Bullets fill hole in middle by dealing for Duckworth Forward Grant sent to Blazers in trade

June 25, 1993|By Alan Goldstein | Alan Goldstein,Staff Writer

Veteran forward Harvey Grant had his wish granted to be traded to an NBA contender, and the Washington Bullets obtained a bona fide center in Kevin Duckworth to relieve the defensive pressure on Pervis Ellison in a pre-draft swap with the Portland Trail Blazers yesterday.

The Bullets received Duckworth, 7 feet, 280 pounds, along with future considerations from the Blazers, who, after two straight losing trips to the NBA Finals, were prepared to move several starters after being eliminated in the opening round this year by the San Antonio Spurs.

Grant's future with the Bullets had become tenuous after the team was forced to match a six-year, $17.1 million offer sheet by the New York Knicks last summer. One contract clause gave Grant, who will earn $2.4 million this coming season, the option of becoming a free agent after 1993-94.

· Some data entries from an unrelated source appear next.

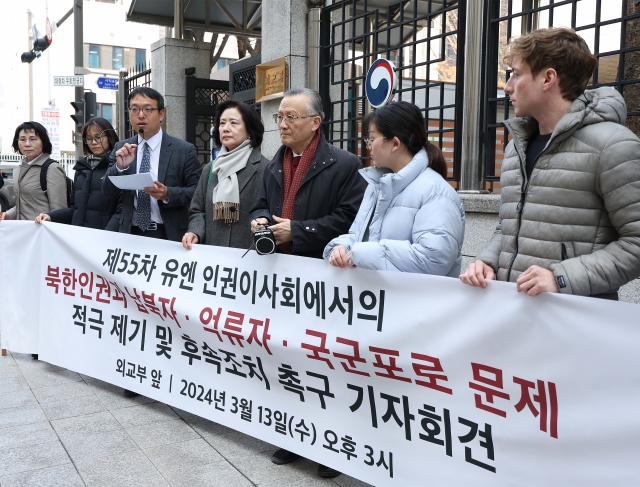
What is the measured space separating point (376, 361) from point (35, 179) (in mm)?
4239

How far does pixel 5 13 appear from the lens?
4762 centimetres

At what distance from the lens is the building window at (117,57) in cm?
4047

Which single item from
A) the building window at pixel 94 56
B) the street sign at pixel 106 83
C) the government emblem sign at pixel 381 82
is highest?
the building window at pixel 94 56

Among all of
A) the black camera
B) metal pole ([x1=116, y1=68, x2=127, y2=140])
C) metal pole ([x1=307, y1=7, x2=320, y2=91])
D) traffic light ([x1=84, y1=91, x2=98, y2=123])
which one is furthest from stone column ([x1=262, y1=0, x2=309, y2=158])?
traffic light ([x1=84, y1=91, x2=98, y2=123])

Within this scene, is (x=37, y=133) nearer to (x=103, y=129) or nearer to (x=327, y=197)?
(x=103, y=129)

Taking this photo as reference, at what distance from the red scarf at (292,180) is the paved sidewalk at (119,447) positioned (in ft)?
3.82

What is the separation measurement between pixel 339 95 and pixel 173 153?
3.53 metres

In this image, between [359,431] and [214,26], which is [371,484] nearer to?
[359,431]

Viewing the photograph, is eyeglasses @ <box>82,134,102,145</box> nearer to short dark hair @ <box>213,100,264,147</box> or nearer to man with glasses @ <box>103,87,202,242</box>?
man with glasses @ <box>103,87,202,242</box>

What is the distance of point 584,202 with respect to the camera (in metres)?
2.39

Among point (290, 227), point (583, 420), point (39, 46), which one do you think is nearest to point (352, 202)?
point (290, 227)

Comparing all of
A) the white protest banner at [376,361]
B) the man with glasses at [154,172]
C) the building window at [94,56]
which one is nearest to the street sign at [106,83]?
the man with glasses at [154,172]

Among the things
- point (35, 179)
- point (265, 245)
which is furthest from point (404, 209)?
point (35, 179)

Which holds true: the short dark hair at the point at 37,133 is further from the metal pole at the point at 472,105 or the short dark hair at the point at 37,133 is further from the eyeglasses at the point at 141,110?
the metal pole at the point at 472,105
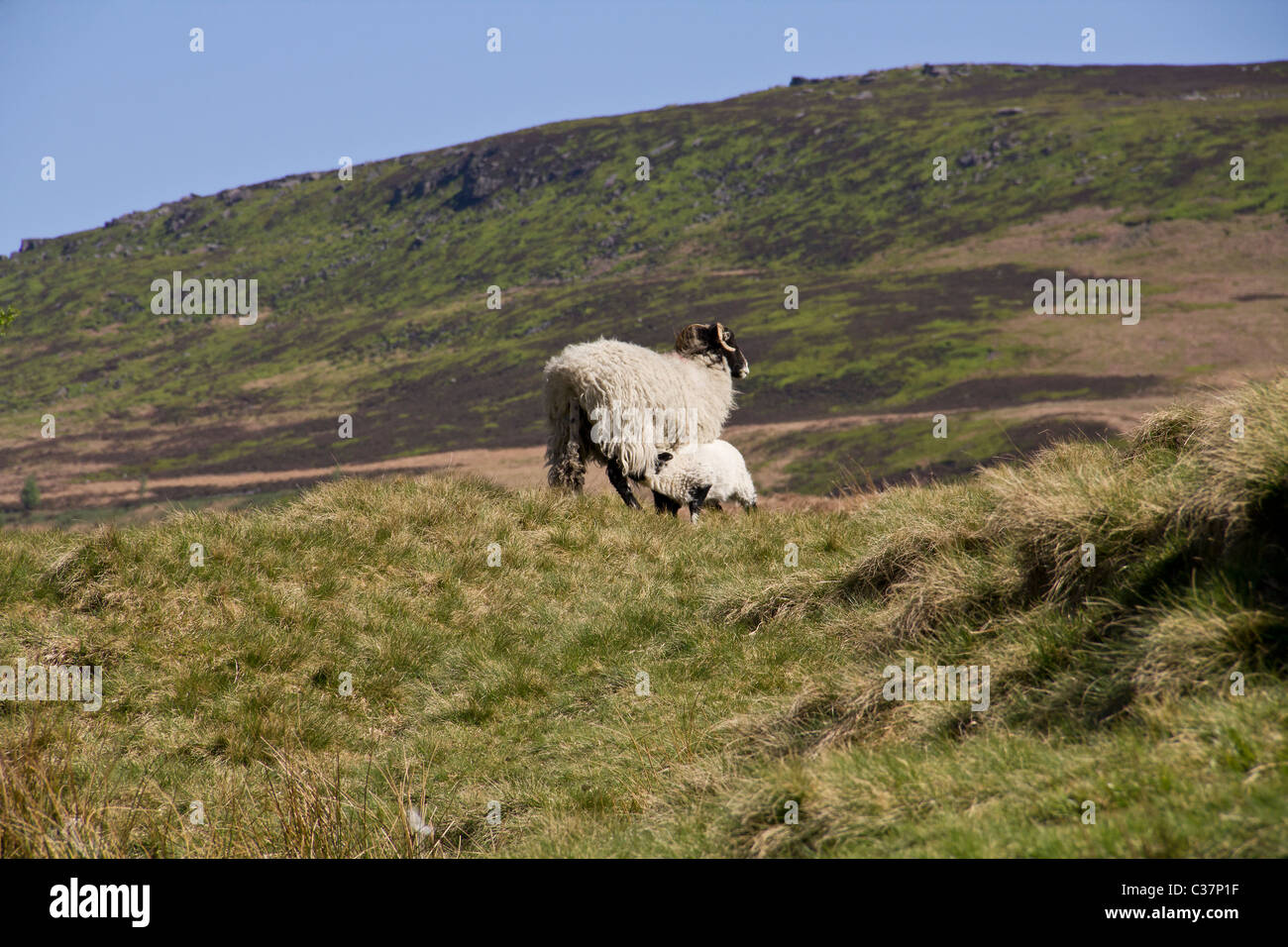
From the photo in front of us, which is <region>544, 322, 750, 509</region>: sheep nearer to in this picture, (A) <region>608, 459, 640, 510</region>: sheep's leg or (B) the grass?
(A) <region>608, 459, 640, 510</region>: sheep's leg

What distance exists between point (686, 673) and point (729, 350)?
27.5 feet

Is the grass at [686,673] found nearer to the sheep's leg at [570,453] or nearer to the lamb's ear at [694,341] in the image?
the sheep's leg at [570,453]

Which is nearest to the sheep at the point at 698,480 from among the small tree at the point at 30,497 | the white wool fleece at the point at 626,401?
the white wool fleece at the point at 626,401

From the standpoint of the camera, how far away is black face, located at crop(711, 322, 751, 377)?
50.0 feet

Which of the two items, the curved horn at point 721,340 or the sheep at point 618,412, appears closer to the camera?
the sheep at point 618,412

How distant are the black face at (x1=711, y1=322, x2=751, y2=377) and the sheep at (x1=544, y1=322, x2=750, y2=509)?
1.23 m

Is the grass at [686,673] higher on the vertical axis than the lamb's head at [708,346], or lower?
lower

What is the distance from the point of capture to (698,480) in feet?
42.3

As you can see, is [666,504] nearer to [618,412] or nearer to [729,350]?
[618,412]

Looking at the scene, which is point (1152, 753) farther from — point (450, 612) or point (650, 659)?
point (450, 612)

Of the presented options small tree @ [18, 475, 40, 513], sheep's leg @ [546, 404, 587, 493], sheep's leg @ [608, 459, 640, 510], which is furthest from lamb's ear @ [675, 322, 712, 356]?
small tree @ [18, 475, 40, 513]

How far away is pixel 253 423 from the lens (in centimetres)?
16838

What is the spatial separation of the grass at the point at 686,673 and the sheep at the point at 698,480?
1836 mm

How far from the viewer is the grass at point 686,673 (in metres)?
4.31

"That's not why we made the trade," said Bullets general manager John Nash. "Frankly, I don't think Harvey was going anywhere, not the way his contract was structured."

Nash referred to the likelihood that Grant, 27, was not about to forfeit the peak years of the contract, which guarantees him $13 million over the final four seasons.

In the latter part of the past season, Grant had begun requesting a trade to a contender.

"For us, getting Duckworth gives Coach [Wes] Unseld a lot more options up front," said Nash. "Duckworth's big body will enable him to defend guys like Shaquille O'Neal, Patrick Ewing and Robert Parish, and allow Pervis to move to power forward, his natural position."

Unseld liked the move.

"He gives us a quality we haven't had in quite some time -- size," Unseld said. "His abilities as an offensive player are evident and he knows what it takes to win."

But the Blazers obviously felt Duckworth, a seven-year veteran from Eastern Illinois, was expendable.

Often moody, Duckworth, 29, criticized the coaches for not showing confidence in him. A starter the four previous seasons, he averaged 23.8 minutes last year and ultimately lost his starting job to Mark Bryant.

"I thought he could have given us a lot more and he could have been a lot more positive part of what we were trying to get done," Blazers coach Rick Adelman said.

Clearly unhappy with his diminished role, Duckworth, like Grant, had been anticipating a change of scenery.

The Bullets and Blazers have been talking about the deal for about a year, Portland vice president for player personnel Brad Greenberg said. But the trade couldn't be made until Washington got under the salary cap, he said. The Bullets did so yesterday when they renounced the rights to Ledell Eackles.

Given substantial minutes, Duckworth has produced solid statistics. He was an All-Star in 1989 and 1991 and enjoyed his best season in 1988-89, averaging 18.1 points and 8.0 rebounds. This past season, he averaged 9.9 points and 5.2 rebounds.

"The two things that impress me most about him are his size and the fact that he seldom misses any games," said Nash. "But he is also a real offensive threat. He can shoot outside and also possesses effective post-up moves."

Size, or rather too much of it, has been a problem for Duckworth, who several times has topped 300 pounds.

"Kevin's weight will always be a concern," said Nash, "but we definitely think he brings more pluses than minuses."

By moving Grant, the Bullets also relieve a logjam at small forward, although there is no clear replacement for the team's leading scorer (18.6) last season.

Reliable reserve Larry Stewart of Coppin State could move up, and Unseld also might choose to experiment with forward Tom Gugliotta, last year's No. 1 draft choice, at the position.

Another possible solution would be for the Bullets to select All-America forward Calbert Cheaney of Indiana with the sixth pick in the draft Wednesday night. Cheaney impressed Nash and the Bullets' coaches at his audition last week.

The Minnesota Timberwolves, choosing fifth, are expected to take UNLV swing man J. R. Rider, who had been coveted by Washington for his scoring. That would leave the Bullets to choose between Cheaney and Wake Forest forward Rodney Rogers, who will audition today. But the Bullets apparently are split on Rogers, regarded as neither a pure power nor small forward.

"Cheaney could be a perfect fit," Nash said.

The Trail Blazers were saying the same things about the addition of Grant, who could replace small forward Jerome Kersey as a starter. Kersey reportedly is also on the trade block.

"Grant is a proven front-line scorer coming into the prime of his career," said Blazers senior vice president Geoff Petrie. "He can play either forward position. We're very excited about his acquisition."

"It hit me like a tornado," said Grant, speaking from his in-laws' home in Wichita, Kan. "Going from a team that won 22 games to one that's won 50 or more the last three or four years kind of makes you nervous."